Qual è la storia linguistica dell’emigrazione italiana nel mondo?

    Emigrazione e lingua italiana nel mondo
    Emigrati italiani a Ellis Island (1911)

    L’Italia unitaria ha visto emigrare verso altri Paesi milioni di propri cittadini che a più ondate sono partiti per “fare fortuna”, portando con sé la propria lingua e la propria cultura.

     

    I cambiamenti linguistici ed identitari che si sono verificati nell’Italia postunitaria possono essere descritti anche in relazione alla storia linguistica dell’emigrazione italiana nel mondo, ricostruendo non solo i cambiamenti linguistici delle nostre comunità all’estero, ma anche il loro rapporto con l’italiano, i paralleli mutamenti nell’assetto linguistico del nostro paese, il destino dei dialetti, gli interventi dello Stato italiano a favore dell’identità linguistica dei nostri emigrati, la posizione attuale dell’italiano nel “mercato delle lingue” (Calvet L.-J., Le marché aux langues, 2002), lo spazio linguistico italiano globale.

     

    Già nel 1963 Tullio De Mauro nella sua ricostruzione storica delle vicende dell’italiano post-unitario aveva individuato nell’emigrazione italiana verso l’estero uno dei fattori cardine del processo di italianizzazione della penisola. Più recentemente Vedovelli, ricostruendo la Storia linguistica dell’emigrazione italiana all’estero (2001) consolida questa interpretazione, approfondendo il ruolo giocato dalle comunità italiane. I primi emigrati italiani all’estero sono partiti per lo più dialettofoni e analfabeti, portando con sé il dialetto ed entrando in contatto sia con la lingua del Paese ospite che con i dialetti degli altri italiani.
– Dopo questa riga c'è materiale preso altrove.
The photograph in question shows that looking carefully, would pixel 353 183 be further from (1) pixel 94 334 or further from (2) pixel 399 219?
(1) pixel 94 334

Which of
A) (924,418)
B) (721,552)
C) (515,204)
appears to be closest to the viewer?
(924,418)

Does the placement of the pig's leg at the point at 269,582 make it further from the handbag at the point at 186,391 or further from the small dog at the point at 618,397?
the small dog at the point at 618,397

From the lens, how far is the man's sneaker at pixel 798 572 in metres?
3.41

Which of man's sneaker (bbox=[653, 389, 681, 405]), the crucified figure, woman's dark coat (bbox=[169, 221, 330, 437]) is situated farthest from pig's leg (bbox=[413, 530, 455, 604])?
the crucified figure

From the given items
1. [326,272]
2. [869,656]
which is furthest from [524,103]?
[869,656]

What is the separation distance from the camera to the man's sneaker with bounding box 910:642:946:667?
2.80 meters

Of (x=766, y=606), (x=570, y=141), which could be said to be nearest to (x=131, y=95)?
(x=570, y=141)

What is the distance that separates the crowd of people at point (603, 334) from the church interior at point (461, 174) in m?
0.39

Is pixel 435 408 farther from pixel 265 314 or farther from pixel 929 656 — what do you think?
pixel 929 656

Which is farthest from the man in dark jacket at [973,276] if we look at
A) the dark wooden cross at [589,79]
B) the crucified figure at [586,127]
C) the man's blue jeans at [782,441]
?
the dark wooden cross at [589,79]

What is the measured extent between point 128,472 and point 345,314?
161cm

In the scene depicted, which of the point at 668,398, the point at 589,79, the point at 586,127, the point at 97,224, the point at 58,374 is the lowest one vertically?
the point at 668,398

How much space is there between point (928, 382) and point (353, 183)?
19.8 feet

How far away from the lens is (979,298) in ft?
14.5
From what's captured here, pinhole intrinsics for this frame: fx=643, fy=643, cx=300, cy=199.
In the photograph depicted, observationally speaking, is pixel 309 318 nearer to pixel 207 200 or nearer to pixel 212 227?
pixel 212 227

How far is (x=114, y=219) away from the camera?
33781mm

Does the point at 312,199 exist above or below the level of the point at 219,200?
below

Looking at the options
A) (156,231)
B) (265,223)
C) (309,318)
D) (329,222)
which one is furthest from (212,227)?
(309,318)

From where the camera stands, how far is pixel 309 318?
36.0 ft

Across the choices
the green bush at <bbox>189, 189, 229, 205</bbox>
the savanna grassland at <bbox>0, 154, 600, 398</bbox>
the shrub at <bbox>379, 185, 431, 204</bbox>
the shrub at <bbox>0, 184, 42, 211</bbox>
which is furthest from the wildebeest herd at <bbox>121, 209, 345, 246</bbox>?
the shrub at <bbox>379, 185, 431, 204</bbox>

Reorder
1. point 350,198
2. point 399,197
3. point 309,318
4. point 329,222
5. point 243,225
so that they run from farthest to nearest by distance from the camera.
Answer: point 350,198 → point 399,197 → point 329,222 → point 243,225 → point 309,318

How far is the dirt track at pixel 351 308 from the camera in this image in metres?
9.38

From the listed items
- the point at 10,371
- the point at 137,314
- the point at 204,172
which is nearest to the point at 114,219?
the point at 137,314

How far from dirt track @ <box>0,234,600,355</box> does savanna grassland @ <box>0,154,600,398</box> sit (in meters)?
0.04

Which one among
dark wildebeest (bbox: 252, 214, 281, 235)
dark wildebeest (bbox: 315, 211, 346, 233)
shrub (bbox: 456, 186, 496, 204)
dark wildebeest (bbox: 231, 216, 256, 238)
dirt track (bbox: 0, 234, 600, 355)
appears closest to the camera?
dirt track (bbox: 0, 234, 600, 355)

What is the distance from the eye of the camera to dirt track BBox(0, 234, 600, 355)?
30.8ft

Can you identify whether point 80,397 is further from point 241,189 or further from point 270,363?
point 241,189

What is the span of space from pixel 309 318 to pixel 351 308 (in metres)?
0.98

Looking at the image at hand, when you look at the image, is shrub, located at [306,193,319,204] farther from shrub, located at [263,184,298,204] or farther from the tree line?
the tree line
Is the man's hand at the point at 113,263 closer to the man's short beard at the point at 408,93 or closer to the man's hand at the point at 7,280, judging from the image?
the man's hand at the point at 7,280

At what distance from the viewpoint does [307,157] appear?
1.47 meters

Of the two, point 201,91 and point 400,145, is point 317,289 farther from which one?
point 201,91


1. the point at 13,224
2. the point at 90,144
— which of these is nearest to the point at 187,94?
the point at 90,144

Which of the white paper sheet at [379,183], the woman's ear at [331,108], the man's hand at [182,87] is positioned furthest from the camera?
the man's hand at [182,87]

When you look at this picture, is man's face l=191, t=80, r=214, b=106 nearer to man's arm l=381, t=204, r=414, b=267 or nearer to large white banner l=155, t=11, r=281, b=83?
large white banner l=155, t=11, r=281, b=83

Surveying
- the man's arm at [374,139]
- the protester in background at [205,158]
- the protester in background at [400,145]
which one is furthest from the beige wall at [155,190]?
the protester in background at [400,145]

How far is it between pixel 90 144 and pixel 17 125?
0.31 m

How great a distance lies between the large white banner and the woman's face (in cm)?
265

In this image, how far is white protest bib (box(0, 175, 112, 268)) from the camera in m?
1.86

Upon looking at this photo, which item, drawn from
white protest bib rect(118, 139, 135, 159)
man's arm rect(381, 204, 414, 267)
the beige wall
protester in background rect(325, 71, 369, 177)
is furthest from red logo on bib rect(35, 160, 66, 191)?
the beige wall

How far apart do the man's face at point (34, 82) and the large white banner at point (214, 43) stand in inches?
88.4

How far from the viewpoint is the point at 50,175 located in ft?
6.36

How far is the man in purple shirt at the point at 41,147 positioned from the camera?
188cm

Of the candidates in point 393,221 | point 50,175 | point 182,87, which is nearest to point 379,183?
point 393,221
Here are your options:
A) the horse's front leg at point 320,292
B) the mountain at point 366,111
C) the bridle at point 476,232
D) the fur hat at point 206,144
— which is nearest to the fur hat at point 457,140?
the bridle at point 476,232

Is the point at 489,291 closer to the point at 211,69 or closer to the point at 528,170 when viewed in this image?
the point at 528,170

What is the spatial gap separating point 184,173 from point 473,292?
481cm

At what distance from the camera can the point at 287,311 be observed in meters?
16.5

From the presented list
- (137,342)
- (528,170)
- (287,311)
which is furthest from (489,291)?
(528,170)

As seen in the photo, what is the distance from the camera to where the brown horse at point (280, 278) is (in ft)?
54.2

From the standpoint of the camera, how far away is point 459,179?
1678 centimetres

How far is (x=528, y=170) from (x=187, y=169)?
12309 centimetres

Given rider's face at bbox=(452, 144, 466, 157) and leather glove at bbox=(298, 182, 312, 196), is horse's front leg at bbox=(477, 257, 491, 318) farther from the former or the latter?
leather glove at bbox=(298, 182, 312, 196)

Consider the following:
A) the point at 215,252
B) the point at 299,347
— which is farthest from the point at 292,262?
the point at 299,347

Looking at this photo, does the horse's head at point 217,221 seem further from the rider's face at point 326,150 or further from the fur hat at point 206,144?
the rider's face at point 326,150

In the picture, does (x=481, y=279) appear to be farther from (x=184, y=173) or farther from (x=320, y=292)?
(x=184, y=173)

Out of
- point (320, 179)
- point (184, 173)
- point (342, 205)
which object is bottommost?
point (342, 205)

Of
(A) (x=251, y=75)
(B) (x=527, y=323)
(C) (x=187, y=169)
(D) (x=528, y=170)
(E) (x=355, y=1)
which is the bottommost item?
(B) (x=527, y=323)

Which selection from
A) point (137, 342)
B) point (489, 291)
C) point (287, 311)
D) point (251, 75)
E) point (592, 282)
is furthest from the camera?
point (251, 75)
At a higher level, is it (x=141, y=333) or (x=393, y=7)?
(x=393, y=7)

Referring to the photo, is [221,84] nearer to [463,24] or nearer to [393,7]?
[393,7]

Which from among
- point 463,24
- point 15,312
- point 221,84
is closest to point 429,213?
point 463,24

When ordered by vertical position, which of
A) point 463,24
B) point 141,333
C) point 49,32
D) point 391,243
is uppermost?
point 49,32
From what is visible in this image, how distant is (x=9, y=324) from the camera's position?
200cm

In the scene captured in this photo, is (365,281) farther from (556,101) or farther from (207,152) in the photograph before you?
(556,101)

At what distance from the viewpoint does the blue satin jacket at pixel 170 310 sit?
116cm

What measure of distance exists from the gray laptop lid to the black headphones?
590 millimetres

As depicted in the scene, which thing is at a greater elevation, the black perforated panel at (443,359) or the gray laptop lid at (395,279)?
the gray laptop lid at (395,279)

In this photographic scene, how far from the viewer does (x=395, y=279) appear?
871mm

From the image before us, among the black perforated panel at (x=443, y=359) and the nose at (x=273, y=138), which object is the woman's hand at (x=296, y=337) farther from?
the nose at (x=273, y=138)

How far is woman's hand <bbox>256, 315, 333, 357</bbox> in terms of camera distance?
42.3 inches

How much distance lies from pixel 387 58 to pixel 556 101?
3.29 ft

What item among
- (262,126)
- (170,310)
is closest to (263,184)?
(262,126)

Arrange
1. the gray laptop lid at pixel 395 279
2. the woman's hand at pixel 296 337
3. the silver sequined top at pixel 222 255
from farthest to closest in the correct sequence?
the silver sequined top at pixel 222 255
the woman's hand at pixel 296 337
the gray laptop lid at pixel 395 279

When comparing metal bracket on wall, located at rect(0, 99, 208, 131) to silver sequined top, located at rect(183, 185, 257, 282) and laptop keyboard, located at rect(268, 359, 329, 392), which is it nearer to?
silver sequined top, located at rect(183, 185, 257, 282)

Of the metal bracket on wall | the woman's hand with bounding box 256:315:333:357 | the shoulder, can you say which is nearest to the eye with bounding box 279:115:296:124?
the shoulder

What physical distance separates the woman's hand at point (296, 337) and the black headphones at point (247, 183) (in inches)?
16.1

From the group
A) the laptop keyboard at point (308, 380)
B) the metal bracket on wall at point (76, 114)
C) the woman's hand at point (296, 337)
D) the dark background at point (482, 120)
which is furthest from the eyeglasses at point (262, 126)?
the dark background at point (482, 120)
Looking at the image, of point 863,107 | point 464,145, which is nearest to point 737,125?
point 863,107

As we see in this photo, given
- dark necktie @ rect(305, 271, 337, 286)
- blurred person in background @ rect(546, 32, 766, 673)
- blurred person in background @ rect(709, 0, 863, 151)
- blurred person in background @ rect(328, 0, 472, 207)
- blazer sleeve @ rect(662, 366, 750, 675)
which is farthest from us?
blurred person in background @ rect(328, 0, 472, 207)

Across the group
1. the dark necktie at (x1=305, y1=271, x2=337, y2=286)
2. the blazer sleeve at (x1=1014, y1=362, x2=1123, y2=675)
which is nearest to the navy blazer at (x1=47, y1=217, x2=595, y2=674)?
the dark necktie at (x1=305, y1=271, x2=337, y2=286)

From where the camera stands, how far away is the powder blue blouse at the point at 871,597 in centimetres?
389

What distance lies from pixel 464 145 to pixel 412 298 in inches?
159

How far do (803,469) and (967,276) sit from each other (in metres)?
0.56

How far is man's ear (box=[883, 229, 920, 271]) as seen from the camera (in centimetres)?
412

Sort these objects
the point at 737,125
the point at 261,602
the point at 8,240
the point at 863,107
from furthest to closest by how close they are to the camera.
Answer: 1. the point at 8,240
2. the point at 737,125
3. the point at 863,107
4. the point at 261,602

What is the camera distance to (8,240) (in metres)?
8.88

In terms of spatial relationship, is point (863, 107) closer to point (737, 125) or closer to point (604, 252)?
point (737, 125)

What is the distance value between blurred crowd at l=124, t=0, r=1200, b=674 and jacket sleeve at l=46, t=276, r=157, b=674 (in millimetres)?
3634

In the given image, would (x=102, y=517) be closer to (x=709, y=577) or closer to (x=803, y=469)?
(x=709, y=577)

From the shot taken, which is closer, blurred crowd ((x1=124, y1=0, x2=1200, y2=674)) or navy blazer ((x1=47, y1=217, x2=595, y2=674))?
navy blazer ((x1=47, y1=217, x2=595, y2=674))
All’estero hanno vissuto processi paralleli a quelli verificatisi dentro i confini nazionali, con lo sviluppo di dinamiche linguistiche con esiti simili o assimilabili, che hanno portato a una necessaria convergenza verso moduli comunicativi comuni, in virtù della necessità di comunicare tra persone appartenenti a gruppi dialettali distinti. Laddove sono entrati in contatto i dialetti, si sono sviluppate forme di contatto linguistico con esiti spesso ibridi, misti, che hanno portato a convergere verso l’italiano, o quanto meno a ciò che le comunità stesse intendevano per italiano, e verso la lingua del paese di arrivo, pur mantenendo viva, soprattutto nelle prime generazioni, l’identità linguistica più locale, legata alla vita quotidiana e all’espressione degli affetti. Anche i numerosi rientri, con i loro effetti economici e culturali, hanno favorito lo sviluppo linguistico parallelo, così come il valore simbolico dell’identità linguistica, e non solo linguistica, degli emigrati, il loro essere intrinsecamente legati al Paese di origine, o ancora i processi di istruzione/alfabetizzazione e le loro conseguenze sul piano culturale e linguistico.

     

    Ma la storia linguistica della nostra emigrazione può essere interpretata anche come momento di frattura se si guarda alla seconda grande ondata migratoria, quella del secondo dopoguerra, che pur innestandosi e continuando per molti tratti le linee di tendenza dell’emigrazione storica, di fatto introduce numerosi elementi innovativi. Questi emigrati sono maggiormente scolarizzati e forti di una più ampia esposizione alla lingua d’uso nazionale, oltre che maggiormente esposti ai mass media che consentono di entrare in contatto con la lingua realmente usata. Essi percepiscono una forte distanza tra l’italiano usato nei contesti di emigrazione e quello usato in Italia, dando come esito immaginari linguistici in cui si ha un’autovalutazione negativa della propria identità linguistica e l’italiano va conquistato costantemente in quanto mai pienamente posseduto. Le condizioni linguistiche dei giovani e giovanissimi discendenti dei nostri emigrati all’estero, che sono oggetto di un progetto di ricerca loro dedicato, possono invece essere descritte immaginando un vero e proprio slittamento dell’italiano al di fuori del loro spazio linguistico, essendo per costoro l’italiano una vera e propria L2, una lingua straniera da scegliere e apprendere come patrimonio della propria identità o come lingua che nel mercato attuale delle lingue e nei Paesi di residenza di questi giovani ha assunto una posizione di grande prestigio e interesse anche al di fuori delle comunità di origine italiana.

     

     

    Fonte: Storia linguistica dell’emigrazione italiana nel mondo, a cura di Massimo Vedovelli, Roma, Carocci, 2011.